Whose were the arms that drove your bayonets at Vimiéra through the phalanxes that never reeled in the shock of war before? What desperate valor climbed the steeps and filled the moats at Badajos? All his victories should have rushed and crowded back upon his memory—Vimiéra, Badajos, Salamanca, Albuéra, Toulouse, and, last of all, the greatest—. Tell me—for you were there—I appeal to the gallant soldier before me [Sir Henry Harding], from whose opinions I differ, but who bears, I know, a generous heart in an intrepid breast;—tell me—for you must needs remember—on that day when the destinies of mankind were trembling in the balance, while death fell in showers, when the artillery of France was leveled with a precision of the most deadly science, when her legions, cited by the voice and inspired by the example of their mighty leader, rushed again and again to the onset;—tell me if, for an instant, when to hesitate for an instant was to be lost, the "aliens" blenched?

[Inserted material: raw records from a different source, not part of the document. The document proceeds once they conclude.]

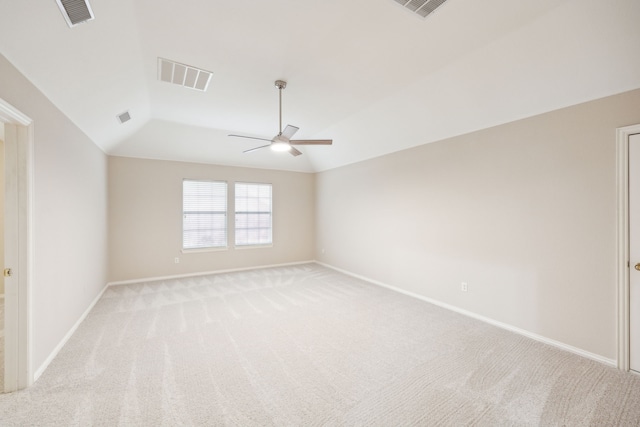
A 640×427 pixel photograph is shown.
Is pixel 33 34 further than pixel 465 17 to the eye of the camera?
No

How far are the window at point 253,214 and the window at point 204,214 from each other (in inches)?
13.7

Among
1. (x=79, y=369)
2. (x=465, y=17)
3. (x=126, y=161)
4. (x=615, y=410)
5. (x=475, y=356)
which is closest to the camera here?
(x=615, y=410)

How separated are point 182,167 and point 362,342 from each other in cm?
506

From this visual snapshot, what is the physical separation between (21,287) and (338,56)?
3.50 m

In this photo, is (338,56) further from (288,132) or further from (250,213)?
(250,213)

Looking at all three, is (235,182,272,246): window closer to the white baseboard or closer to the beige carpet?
the beige carpet

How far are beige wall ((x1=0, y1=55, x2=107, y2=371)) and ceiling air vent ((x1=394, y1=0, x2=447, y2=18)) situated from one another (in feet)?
9.60

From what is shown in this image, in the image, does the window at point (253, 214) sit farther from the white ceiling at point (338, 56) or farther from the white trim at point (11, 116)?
the white trim at point (11, 116)

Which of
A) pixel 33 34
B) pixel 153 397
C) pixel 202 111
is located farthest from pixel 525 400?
pixel 202 111

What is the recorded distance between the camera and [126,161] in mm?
5176

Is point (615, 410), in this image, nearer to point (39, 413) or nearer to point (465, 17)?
point (465, 17)

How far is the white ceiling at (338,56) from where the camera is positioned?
204 centimetres

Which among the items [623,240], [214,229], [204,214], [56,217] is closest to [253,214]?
[214,229]

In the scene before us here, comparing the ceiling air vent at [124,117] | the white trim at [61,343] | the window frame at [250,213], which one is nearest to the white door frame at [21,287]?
the white trim at [61,343]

And when, at length, the moment for the last and decided movement had arrived, and the valor which had so long been wisely checked was, at last, let loose,—when, with words familiar, but immortal, the great captain commanded the great assault,—tell me if Catholic Ireland with less heroic valor than the natives of this your own glorious country precipitated herself upon the foe? The blood of England, Scotland, and of Ireland, flowed in the same stream, and drenched the same field. When the chill morning dawned, their dead lay cold and stark together;—in the same deep pit their bodies were deposited; the green corn of spring is now breaking from their commingled dust; the dew falls from Heaven upon their union in the grave. Partakers in every peril, in the glory shall we not be permitted to participate; and shall we be told, as a requital, that we are estranged from the noble country for whose salvation our life-blood was poured out?
- Delivered in the House of Commons February 23, 1837, the occasion being a debate on the Dish Municipal Bill. The passage here given was prompted by a remark made a few days before in the House of Lords, by Lord Lyndhurst, who referred to the Irish as "aliens in blood and religion." Lord Lyndhurst happened to be present in the House when Sheil rose to speak. Sheil pointed indignantly at him, which caused every member to turn his eyes on Lyndhurst, while shouts arose from the two sides and continued for some minutes.